Paris Saint-Germain hat es also vollbracht, nach hunderten von Millionen Euro an Investitionen, gelang endlich der Sprung in das Finale der Champions League, womit man nur noch einen Schritt vom europäischen Thron entfernt ist. Ausschlaggebend für den Erfolg war mal wieder die individuelle Klasse in der Offensive, die Leipzig nicht in den Griff bekam. Doch es wäre falsch, den Erfolg nur auf die Ausnahmekönner zu reduzieren, auch in der Arbeit gegen den Ball und allgemein in Sachen Einsatzbereitschaft, sah man eine engagierte und giftige Pariser Mannschaft, die diesen Erfolg unbedingt erringen wollte. Das ist zweifellos ein Verdienst von Trainer Thomas Tuchel, der ein stimmiges Gebilde formen konnte. Nun bekommt man am kommenden Sonntag die Chance, die Fans mit einem Titel zu beglücken und sich in den Geschichtsbüchern zu verewigen.
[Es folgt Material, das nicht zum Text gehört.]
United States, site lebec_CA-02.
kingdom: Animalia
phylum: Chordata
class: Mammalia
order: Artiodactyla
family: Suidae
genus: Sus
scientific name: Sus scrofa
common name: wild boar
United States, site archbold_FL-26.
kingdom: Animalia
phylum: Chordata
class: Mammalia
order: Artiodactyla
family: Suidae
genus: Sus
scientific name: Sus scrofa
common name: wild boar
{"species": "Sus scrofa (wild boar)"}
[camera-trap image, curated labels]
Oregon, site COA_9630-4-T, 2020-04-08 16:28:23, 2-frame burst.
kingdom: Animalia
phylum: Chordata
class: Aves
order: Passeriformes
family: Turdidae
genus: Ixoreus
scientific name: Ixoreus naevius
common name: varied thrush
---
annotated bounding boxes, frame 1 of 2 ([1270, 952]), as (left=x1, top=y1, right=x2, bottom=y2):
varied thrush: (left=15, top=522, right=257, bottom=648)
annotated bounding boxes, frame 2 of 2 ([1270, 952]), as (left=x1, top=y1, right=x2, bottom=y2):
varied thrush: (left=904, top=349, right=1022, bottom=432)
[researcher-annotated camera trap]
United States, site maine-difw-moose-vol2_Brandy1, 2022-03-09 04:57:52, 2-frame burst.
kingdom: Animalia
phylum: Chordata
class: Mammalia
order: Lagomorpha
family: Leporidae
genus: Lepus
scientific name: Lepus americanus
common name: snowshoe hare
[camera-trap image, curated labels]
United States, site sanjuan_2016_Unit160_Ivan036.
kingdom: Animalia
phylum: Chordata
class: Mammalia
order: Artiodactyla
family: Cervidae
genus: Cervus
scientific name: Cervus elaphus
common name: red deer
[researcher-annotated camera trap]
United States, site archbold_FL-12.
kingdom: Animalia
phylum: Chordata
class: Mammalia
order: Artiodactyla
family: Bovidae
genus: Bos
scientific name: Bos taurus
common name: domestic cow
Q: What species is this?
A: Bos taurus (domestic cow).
Auf der anderen Seite geht die beachtliche Reise von RB Leipzig zu Ende. Letztlich muss man konstatieren, dass der qualitative Unterschied zu PSG doch recht groß war und man diesen nicht wettmachen konnte. Sofern alles gepasst hätte und der Spielverlauf ähnlich wie im Viertelfinale verlaufen wäre, wäre die Möglichkeit zumindest da gewesen, für eine kleine Sensation zu sorgen. Allerdings war speziell in der ersten Halbzeit zu nervös und nicht klar genug in den Aktionen, weshalb PSG relativ leichtes Spiel hatte. Dennoch ist die Leistung der Leipziger beachtlich und ein Einzug in das Halbfinale der Königsklasse ein Erfolg, auf den man ruhig auch stolz sein kann.